Metadata-Version: 2.4
Name: agentcairn
Version: 0.3.0
Summary: Local-first agent memory: an Obsidian markdown vault as source of truth, with a rebuildable DuckDB index.
Project-URL: Homepage, https://agentcairn.dev
Project-URL: Repository, https://github.com/ccf/agentcairn
Project-URL: Documentation, https://github.com/ccf/agentcairn#readme
Author-email: "Charles C. Figueiredo" <ccf@ccf.io>
License-Expression: Apache-2.0
License-File: LICENSE
License-File: NOTICE
Keywords: agent-memory,claude,duckdb,llm,local-first,mcp,obsidian,rag
Classifier: Development Status :: 4 - Beta
Classifier: Intended Audience :: Developers
Classifier: Operating System :: OS Independent
Classifier: Programming Language :: Python :: 3 :: Only
Classifier: Programming Language :: Python :: 3.12
Classifier: Programming Language :: Python :: 3.13
Classifier: Topic :: Scientific/Engineering :: Artificial Intelligence
Classifier: Topic :: Software Development :: Libraries
Requires-Python: >=3.12
Requires-Dist: duckdb>=1.1
Requires-Dist: fastembed>=0.4
Requires-Dist: markdown-it-py>=3.0
Requires-Dist: mcp>=1.27.2
Requires-Dist: python-frontmatter>=1.1
Requires-Dist: typer>=0.12
Description-Content-Type: text/markdown

# 🪨 agentcairn

**Local-first memory for AI agents — that you can actually read, edit, and own.**

> **cairn** &nbsp;/kɛən/&nbsp; · *noun* — a stack of stones raised to mark a trail or a place worth remembering, left for whoever comes next.
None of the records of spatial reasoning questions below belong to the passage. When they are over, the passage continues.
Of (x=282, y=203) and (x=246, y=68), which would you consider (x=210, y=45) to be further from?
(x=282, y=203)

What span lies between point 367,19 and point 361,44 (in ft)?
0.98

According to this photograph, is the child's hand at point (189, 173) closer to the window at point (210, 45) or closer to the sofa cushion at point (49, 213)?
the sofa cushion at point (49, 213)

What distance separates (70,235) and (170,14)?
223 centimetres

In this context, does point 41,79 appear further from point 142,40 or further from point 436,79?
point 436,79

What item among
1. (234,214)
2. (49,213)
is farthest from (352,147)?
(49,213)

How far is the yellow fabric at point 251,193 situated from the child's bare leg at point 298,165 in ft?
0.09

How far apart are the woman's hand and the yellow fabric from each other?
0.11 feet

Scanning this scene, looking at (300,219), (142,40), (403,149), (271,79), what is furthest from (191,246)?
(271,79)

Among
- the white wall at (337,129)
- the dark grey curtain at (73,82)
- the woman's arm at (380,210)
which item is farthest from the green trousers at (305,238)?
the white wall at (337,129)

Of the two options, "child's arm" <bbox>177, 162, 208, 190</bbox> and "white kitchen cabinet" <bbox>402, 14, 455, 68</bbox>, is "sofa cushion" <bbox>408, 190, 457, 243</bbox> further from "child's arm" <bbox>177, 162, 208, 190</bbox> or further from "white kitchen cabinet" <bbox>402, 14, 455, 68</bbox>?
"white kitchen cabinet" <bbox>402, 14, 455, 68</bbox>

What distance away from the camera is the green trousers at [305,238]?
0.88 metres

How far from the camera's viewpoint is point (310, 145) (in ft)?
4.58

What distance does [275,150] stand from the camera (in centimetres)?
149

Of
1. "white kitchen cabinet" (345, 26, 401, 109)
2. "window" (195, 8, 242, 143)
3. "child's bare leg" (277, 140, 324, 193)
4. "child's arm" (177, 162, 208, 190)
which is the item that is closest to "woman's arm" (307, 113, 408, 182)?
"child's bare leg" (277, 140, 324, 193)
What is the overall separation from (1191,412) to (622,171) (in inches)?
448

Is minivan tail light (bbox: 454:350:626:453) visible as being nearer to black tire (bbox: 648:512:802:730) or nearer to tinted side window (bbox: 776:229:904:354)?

agentcairn gives your coding agent durable, high-quality memory — but instead of locking it in an opaque database or a cloud service, **your memories live as plain Markdown in an [Obsidian](https://obsidian.md) vault you own.** A fast, rebuildable [DuckDB](https://duckdb.org) index sits on top for retrieval. Open your vault, read what the agent remembered, fix a wrong fact by hand, or drop in your own notes — and the agent picks it all up.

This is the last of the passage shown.